Short exercise: Change every "the viewer" in the records below to "the camera" and write the records out again, leaving everything else the same.

Available records:
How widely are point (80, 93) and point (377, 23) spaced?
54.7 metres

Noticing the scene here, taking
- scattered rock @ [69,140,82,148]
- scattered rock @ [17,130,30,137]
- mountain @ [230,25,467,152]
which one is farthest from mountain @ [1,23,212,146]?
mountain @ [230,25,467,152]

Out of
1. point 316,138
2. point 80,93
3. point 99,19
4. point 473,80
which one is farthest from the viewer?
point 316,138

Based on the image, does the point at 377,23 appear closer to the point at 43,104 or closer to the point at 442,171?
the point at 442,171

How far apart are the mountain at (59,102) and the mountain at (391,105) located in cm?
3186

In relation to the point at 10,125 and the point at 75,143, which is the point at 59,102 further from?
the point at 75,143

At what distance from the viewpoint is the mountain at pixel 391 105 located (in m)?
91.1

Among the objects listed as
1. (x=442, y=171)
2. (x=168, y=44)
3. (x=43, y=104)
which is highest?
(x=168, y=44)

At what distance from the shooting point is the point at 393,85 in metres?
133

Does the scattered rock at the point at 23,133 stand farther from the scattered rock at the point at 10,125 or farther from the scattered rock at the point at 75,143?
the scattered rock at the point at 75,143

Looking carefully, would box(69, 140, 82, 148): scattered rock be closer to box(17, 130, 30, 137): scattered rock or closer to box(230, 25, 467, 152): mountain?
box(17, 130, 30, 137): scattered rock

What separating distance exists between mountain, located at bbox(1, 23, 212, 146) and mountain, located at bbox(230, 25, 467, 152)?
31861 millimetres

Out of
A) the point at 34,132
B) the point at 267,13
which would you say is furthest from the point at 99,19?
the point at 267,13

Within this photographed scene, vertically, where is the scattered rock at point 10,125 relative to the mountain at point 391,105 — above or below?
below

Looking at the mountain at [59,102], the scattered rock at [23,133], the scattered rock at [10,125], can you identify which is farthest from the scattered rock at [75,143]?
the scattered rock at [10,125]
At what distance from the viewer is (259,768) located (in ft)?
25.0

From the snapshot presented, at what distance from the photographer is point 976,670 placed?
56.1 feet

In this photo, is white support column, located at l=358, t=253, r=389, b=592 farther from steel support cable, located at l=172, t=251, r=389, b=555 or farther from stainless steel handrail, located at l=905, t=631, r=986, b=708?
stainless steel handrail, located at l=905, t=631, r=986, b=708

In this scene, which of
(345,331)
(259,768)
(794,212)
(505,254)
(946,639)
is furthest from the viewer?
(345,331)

Task solution:
How widely are point (80, 93) and point (377, 23) spaced?
54.7 metres

Noticing the scene here, taking
- scattered rock @ [69,140,82,148]
- scattered rock @ [17,130,30,137]
- mountain @ [230,25,467,152]
which one is farthest from mountain @ [1,23,212,146]?
mountain @ [230,25,467,152]

Out of
1. point 316,138
2. point 80,93
3. point 99,19
4. point 473,80
which one is farthest from the camera?
point 316,138

Based on the image, does the point at 377,23 appear closer to the point at 43,104 or closer to the point at 442,171?
the point at 442,171

How far apart are the mountain at (59,102) and the mountain at (391,105) located in cm?
3186

In relation to the point at 10,125 and the point at 75,143, which is the point at 59,102 further from?
the point at 75,143

At what distance from the viewpoint is the mountain at pixel 391 105 located (in m)?
91.1

Among the objects listed as
1. (x=442, y=171)
2. (x=168, y=44)
3. (x=43, y=104)
which is highest?
(x=168, y=44)

At what distance from the shooting point is the point at 393,85 in metres?
133

Does the scattered rock at the point at 23,133 stand farther from the scattered rock at the point at 10,125 or farther from the scattered rock at the point at 75,143?
the scattered rock at the point at 75,143

Looking carefully, would box(69, 140, 82, 148): scattered rock be closer to box(17, 130, 30, 137): scattered rock or closer to box(230, 25, 467, 152): mountain?
box(17, 130, 30, 137): scattered rock

What separating distance exists between mountain, located at bbox(1, 23, 212, 146) and mountain, located at bbox(230, 25, 467, 152)?
31861 millimetres

Out of
A) the point at 34,132
B) the point at 267,13
which would you say is furthest from the point at 99,19?
the point at 267,13

Within this photographed scene, vertically, where is the scattered rock at point 10,125 relative to the mountain at point 391,105 — above or below?
below

Looking at the mountain at [59,102], the scattered rock at [23,133], the scattered rock at [10,125], can you identify which is farthest from the scattered rock at [75,143]?
the scattered rock at [10,125]
At what distance from the camera is (259,768) located (in ft)?
25.0

From the snapshot presented, at what distance from the photographer is point 976,670 placed?
56.1 feet

In this photo, is white support column, located at l=358, t=253, r=389, b=592 farther from steel support cable, located at l=172, t=251, r=389, b=555 or farther from stainless steel handrail, located at l=905, t=631, r=986, b=708?
stainless steel handrail, located at l=905, t=631, r=986, b=708

In this scene, which of
(345,331)
(259,768)
(794,212)
(505,254)
(946,639)
is furthest from the camera?
(345,331)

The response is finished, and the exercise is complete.